[[ SUPPLIED INFORMATION, beginning ]]
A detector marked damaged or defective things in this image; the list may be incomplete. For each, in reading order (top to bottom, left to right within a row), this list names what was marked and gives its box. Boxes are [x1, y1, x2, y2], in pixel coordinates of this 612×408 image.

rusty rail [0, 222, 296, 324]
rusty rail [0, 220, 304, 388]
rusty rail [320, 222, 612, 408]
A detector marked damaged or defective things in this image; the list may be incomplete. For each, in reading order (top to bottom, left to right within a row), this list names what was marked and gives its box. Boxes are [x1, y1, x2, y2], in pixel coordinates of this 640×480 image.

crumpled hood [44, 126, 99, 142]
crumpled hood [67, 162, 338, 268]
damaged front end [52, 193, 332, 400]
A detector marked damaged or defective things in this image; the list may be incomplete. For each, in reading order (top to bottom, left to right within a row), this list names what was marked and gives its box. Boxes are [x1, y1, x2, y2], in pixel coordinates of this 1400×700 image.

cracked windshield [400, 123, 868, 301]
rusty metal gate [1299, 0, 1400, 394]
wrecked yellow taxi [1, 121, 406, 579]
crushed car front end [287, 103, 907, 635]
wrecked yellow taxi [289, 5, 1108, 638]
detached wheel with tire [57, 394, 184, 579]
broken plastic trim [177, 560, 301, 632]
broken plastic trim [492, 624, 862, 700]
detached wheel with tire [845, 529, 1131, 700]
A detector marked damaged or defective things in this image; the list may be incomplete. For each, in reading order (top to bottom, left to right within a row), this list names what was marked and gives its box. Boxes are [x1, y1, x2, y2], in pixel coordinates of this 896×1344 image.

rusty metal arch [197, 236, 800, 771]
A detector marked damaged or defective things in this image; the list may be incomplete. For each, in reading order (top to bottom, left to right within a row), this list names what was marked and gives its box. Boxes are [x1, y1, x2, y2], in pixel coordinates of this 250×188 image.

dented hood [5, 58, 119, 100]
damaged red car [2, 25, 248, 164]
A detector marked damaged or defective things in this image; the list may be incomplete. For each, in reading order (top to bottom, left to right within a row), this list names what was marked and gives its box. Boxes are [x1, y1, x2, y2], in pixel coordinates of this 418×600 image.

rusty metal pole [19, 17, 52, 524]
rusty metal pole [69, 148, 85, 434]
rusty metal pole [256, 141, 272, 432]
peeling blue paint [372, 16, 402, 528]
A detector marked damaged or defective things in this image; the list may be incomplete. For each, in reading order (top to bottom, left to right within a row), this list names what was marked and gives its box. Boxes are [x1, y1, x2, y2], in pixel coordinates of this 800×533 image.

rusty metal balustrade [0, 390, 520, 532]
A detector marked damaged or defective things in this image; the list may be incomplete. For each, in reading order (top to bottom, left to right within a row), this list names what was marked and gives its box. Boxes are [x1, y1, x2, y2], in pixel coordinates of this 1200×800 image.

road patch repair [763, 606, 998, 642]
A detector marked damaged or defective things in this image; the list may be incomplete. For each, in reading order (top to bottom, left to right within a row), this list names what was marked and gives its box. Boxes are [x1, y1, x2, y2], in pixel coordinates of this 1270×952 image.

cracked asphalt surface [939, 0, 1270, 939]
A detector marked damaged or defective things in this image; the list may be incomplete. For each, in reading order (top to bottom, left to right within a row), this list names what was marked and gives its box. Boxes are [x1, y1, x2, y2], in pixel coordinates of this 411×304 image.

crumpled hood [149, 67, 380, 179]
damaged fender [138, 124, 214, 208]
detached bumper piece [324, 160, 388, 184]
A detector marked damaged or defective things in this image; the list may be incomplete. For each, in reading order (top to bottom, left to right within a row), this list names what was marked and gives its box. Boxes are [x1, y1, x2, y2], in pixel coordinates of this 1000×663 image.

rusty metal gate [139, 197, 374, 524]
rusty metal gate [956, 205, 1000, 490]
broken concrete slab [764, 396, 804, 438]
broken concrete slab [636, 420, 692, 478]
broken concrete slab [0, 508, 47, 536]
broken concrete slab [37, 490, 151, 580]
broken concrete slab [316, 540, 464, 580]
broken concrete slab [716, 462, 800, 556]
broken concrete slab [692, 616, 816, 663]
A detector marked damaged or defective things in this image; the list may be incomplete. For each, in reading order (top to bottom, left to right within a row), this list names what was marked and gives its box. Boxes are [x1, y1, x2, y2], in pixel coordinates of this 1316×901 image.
[[ SUPPLIED INFORMATION, end ]]
TASK DESCRIPTION >>
Your answer should repeat every entry exactly.

SOLUTION FOR THIS EXERCISE >>
A detector marked damaged or defective things in this image; the list may be incomplete. For each, in reading order (top to bottom, left to right within a row), this list names what was marked and gives its box. Boxes are [x1, y1, x2, y2], in pixel coordinates of this 612×408 image.

rusty rail [0, 222, 296, 324]
rusty rail [0, 220, 304, 388]
rusty rail [320, 222, 612, 408]
A detector marked damaged or defective things in this image; the list may be incomplete. For each, in reading order (top to bottom, left to right within a row), this list names what was marked and gives its box. Boxes are [x1, y1, x2, y2], in pixel coordinates of this 640×480 image.

crumpled hood [44, 126, 99, 142]
crumpled hood [67, 162, 338, 268]
damaged front end [52, 193, 332, 400]
A detector marked damaged or defective things in this image; the list may be incomplete. For each, in reading order (top to bottom, left to right within a row), this list names what was marked and gives its box. Boxes are [x1, y1, x2, y2], in pixel coordinates of this 1400×700 image.

cracked windshield [400, 123, 868, 301]
rusty metal gate [1299, 0, 1400, 394]
wrecked yellow taxi [1, 121, 406, 579]
crushed car front end [287, 103, 907, 635]
wrecked yellow taxi [289, 5, 1108, 638]
detached wheel with tire [57, 394, 184, 579]
broken plastic trim [177, 560, 301, 632]
broken plastic trim [492, 624, 862, 700]
detached wheel with tire [845, 529, 1131, 700]
A detector marked damaged or defective things in this image; the list may be incomplete. For each, in reading order (top to bottom, left to right within a row), this list names what was marked and gives its box. Boxes are [x1, y1, x2, y2], in pixel coordinates of this 896×1344 image.

rusty metal arch [197, 236, 800, 771]
A detector marked damaged or defective things in this image; the list may be incomplete. For each, in reading order (top to bottom, left to right within a row), this list names what was marked and gives its box. Boxes are [x1, y1, x2, y2], in pixel coordinates of this 250×188 image.

dented hood [5, 58, 119, 100]
damaged red car [2, 25, 248, 164]
A detector marked damaged or defective things in this image; the list may be incomplete. For each, in reading order (top to bottom, left to right within a row), this list names what was marked and gives its box. Boxes are [x1, y1, x2, y2], in pixel coordinates of this 418×600 image.

rusty metal pole [19, 17, 52, 524]
rusty metal pole [69, 148, 85, 434]
rusty metal pole [256, 141, 272, 432]
peeling blue paint [372, 16, 402, 528]
A detector marked damaged or defective things in this image; the list may be incomplete. For each, in reading order (top to bottom, left to right within a row), this list names what was marked and gives its box. Boxes are [x1, y1, x2, y2], in pixel coordinates of this 800×533 image.

rusty metal balustrade [0, 390, 520, 532]
A detector marked damaged or defective things in this image; the list may be incomplete. For each, in reading order (top to bottom, left to right within a row), this list names what was marked and gives its box. Boxes are [x1, y1, x2, y2], in pixel coordinates of this 1200×800 image.

road patch repair [763, 606, 998, 642]
A detector marked damaged or defective things in this image; the list may be incomplete. For each, in reading order (top to bottom, left to right within a row), this list names what was marked and gives its box. Boxes are [x1, y1, x2, y2], in pixel coordinates of this 1270×952 image.

cracked asphalt surface [939, 0, 1270, 939]
A detector marked damaged or defective things in this image; the list may be incomplete. For each, in reading order (top to bottom, left to right within a row), this list names what was marked and gives its box. Boxes are [x1, y1, x2, y2], in pixel coordinates of this 411×304 image.

crumpled hood [149, 67, 380, 179]
damaged fender [138, 124, 214, 208]
detached bumper piece [324, 160, 388, 184]
A detector marked damaged or defective things in this image; the list may be incomplete. For each, in reading order (top to bottom, left to right within a row), this list names what was marked and gives its box. Boxes are [x1, y1, x2, y2], in pixel coordinates of this 1000×663 image.

rusty metal gate [139, 197, 374, 524]
rusty metal gate [956, 205, 1000, 490]
broken concrete slab [764, 396, 804, 438]
broken concrete slab [636, 420, 692, 478]
broken concrete slab [0, 508, 47, 536]
broken concrete slab [37, 490, 151, 580]
broken concrete slab [316, 540, 464, 580]
broken concrete slab [716, 462, 800, 556]
broken concrete slab [692, 616, 816, 663]
A detector marked damaged or defective things in this image; the list may be incomplete. For each, in reading order (top to bottom, left to right within a row), this list names what was marked and gives its box. Boxes are [x1, y1, x2, y2], in pixel coordinates of this 1316×901 image.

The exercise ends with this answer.